:: KUTIPAN DOKUMEN ::
::::::
Fiqh Muamalah *ZAKAT PROFESI

Artikel terkait : Fiqh Muamalah *ZAKAT PROFESI

Seorang pekerja atau berprofesi sesuai dengan bidang kerja masing-masing, selalu menghasilkan pendapatan atau gaji setiap momentnya. Misalkan seorang dokter, bisa memperoleh gajinya setiap bulan, seorang guru pun demikian. Ketika semakin besar gaji yang diterima, maka ada bagian hak  orang lain yang membutuhkan yang terkandung di dalamnya yang mezti dikeluarkan berupa zakat.
image from : www.ahbaburrosul.org
         Zakat profesi merupakan bahasan baru dalam kajian fiqh (hukum Islam). Al-Qur’an dan Sunnah tidak memuat aturan hukum yang tegas mengenai zakat profesi ini. Begitu juga ulama mujtahid seperti abu Hanifah, Malik, Syafi’i, dan Ahmad bin Hambal tidak pula memuat dalam kitab-kitab mereka mengenai zakat profesi ini. Hal ini disebabkan karena terbatasnya jenis-jenis usaha atau pekerjaan masyarakat pada masa Nabi SAW dan imam mujtahid.
Sedangkan hukum Islam itu sendiri adalah refleksi dari peristiwa-peristiwa hukum yang terjadi ketika hukum itu ditetapkan. Tidak munculnya berbagai jenis pekerjaan dan jasa atau yang disebut dengan profesi ini pada masa Nabi dan imam-imam mujtahid masa lalu, menjadikan zakat profesi tidak begitu dikenal dalam sunnah dan kitab-kitab fiqh klasik.
::::::
[Data pertanyaan penalaran spasial]
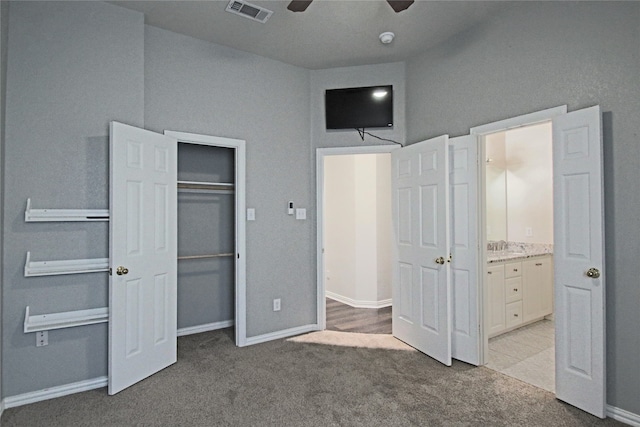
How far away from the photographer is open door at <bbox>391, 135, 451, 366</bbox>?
316cm

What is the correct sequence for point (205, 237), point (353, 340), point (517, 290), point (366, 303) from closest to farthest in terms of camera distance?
point (353, 340)
point (517, 290)
point (205, 237)
point (366, 303)

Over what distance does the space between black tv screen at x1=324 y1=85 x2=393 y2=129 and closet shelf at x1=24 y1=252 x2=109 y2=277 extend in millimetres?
2644

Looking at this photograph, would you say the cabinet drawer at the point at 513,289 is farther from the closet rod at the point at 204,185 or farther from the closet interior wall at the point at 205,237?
the closet rod at the point at 204,185

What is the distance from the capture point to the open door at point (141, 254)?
262 cm

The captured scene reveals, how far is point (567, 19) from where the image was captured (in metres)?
2.55

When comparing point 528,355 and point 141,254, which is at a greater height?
point 141,254

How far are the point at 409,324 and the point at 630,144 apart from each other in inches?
92.0

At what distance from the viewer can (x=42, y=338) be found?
8.38ft

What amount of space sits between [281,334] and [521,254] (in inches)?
121

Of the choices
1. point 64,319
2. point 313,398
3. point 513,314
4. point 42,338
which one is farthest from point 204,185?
point 513,314

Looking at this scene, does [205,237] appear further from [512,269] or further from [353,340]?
[512,269]

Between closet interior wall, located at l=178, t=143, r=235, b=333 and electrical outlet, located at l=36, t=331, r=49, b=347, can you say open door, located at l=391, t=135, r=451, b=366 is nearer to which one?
closet interior wall, located at l=178, t=143, r=235, b=333

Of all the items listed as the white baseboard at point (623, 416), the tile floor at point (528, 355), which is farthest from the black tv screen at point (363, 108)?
the white baseboard at point (623, 416)

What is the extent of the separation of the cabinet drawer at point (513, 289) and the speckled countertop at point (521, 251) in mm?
250
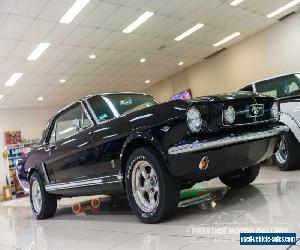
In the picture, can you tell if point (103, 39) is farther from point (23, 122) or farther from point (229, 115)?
point (23, 122)

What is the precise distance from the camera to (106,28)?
10758 millimetres

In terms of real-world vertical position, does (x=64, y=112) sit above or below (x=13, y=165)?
above

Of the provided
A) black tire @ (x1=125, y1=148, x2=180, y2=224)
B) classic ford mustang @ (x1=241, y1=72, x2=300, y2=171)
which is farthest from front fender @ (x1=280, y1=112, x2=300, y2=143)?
black tire @ (x1=125, y1=148, x2=180, y2=224)

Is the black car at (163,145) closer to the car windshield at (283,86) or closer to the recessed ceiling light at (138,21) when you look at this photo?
the car windshield at (283,86)

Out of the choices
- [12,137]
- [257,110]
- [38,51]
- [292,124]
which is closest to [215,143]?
[257,110]

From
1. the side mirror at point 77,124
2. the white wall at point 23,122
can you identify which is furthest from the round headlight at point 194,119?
the white wall at point 23,122

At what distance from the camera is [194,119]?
277 cm

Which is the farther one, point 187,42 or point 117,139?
point 187,42

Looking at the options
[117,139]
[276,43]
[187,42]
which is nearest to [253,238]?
[117,139]

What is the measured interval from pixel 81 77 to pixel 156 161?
13336mm

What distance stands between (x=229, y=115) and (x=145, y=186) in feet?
3.19

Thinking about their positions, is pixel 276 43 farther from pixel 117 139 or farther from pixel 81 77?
pixel 117 139

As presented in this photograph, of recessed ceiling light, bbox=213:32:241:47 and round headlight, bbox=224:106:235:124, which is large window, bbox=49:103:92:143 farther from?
recessed ceiling light, bbox=213:32:241:47

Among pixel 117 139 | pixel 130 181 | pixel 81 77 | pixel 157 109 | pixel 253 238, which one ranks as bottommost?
pixel 253 238
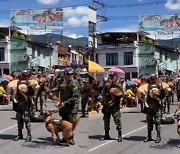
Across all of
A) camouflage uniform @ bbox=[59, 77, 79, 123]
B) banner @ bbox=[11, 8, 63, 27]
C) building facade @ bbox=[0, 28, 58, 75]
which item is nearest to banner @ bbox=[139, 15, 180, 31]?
banner @ bbox=[11, 8, 63, 27]

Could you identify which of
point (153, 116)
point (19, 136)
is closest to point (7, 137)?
point (19, 136)

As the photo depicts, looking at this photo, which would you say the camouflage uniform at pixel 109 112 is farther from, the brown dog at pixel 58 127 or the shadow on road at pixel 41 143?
the shadow on road at pixel 41 143

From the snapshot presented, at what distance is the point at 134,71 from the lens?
324 cm

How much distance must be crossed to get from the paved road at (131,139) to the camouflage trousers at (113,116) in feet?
0.19

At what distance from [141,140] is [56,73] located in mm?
1677

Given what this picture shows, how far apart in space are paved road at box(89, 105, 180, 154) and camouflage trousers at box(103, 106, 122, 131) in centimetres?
6

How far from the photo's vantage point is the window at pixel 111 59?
3.25 m

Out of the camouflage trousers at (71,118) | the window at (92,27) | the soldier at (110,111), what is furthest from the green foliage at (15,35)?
the soldier at (110,111)

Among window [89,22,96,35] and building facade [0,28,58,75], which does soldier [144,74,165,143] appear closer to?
building facade [0,28,58,75]

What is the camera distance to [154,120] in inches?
192

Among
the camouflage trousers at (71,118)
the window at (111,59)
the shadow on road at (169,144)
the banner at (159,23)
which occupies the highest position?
the banner at (159,23)

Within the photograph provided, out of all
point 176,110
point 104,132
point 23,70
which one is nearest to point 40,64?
point 23,70

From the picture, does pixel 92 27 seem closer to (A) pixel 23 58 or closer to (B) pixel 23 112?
(A) pixel 23 58

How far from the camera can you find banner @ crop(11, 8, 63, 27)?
11.5ft
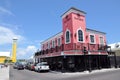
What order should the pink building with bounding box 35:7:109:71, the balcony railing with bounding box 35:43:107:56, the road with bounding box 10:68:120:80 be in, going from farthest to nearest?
the pink building with bounding box 35:7:109:71
the balcony railing with bounding box 35:43:107:56
the road with bounding box 10:68:120:80

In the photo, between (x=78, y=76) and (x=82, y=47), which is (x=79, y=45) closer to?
(x=82, y=47)

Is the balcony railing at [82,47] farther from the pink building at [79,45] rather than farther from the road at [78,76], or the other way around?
the road at [78,76]

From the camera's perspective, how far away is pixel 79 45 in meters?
27.1

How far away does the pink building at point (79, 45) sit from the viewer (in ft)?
87.4

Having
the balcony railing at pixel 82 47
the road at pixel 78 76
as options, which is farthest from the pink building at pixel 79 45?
the road at pixel 78 76

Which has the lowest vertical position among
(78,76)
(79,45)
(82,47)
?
(78,76)

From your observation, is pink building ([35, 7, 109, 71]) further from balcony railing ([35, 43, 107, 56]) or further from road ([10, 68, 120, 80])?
road ([10, 68, 120, 80])

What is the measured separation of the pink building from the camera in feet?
87.4

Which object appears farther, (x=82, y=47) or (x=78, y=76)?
(x=82, y=47)

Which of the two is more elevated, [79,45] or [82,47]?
[79,45]

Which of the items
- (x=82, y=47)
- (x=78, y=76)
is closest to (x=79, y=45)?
(x=82, y=47)

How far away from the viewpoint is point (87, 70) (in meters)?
26.8

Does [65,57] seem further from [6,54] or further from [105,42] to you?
[6,54]

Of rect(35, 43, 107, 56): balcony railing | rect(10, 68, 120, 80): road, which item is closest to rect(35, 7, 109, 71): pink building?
rect(35, 43, 107, 56): balcony railing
::::::
:: YANG PERLU DIKERJAKAN ::
Ringkaslah kutipan dokumen tentang zakat profesi di atas dalam dua kalimat.

:: PENYELESAIAN TUGAS ::
Semakin besar gaji yang diterima seorang pekerja, semakin jelas bahwa di dalamnya ada hak orang lain yang membutuhkan, yang mesti dikeluarkan sebagai zakat; zakat profesi sendiri merupakan bahasan baru dalam fiqh karena Al-Qur'an, Sunnah, dan kitab-kitab para imam mujtahid tidak memuat aturan tegas tentangnya. Hal ini disebabkan oleh terbatasnya jenis pekerjaan masyarakat pada masa Nabi SAW dan para imam mujtahid, sehingga zakat profesi tidak begitu dikenal dalam sunnah dan kitab-kitab fiqh klasik.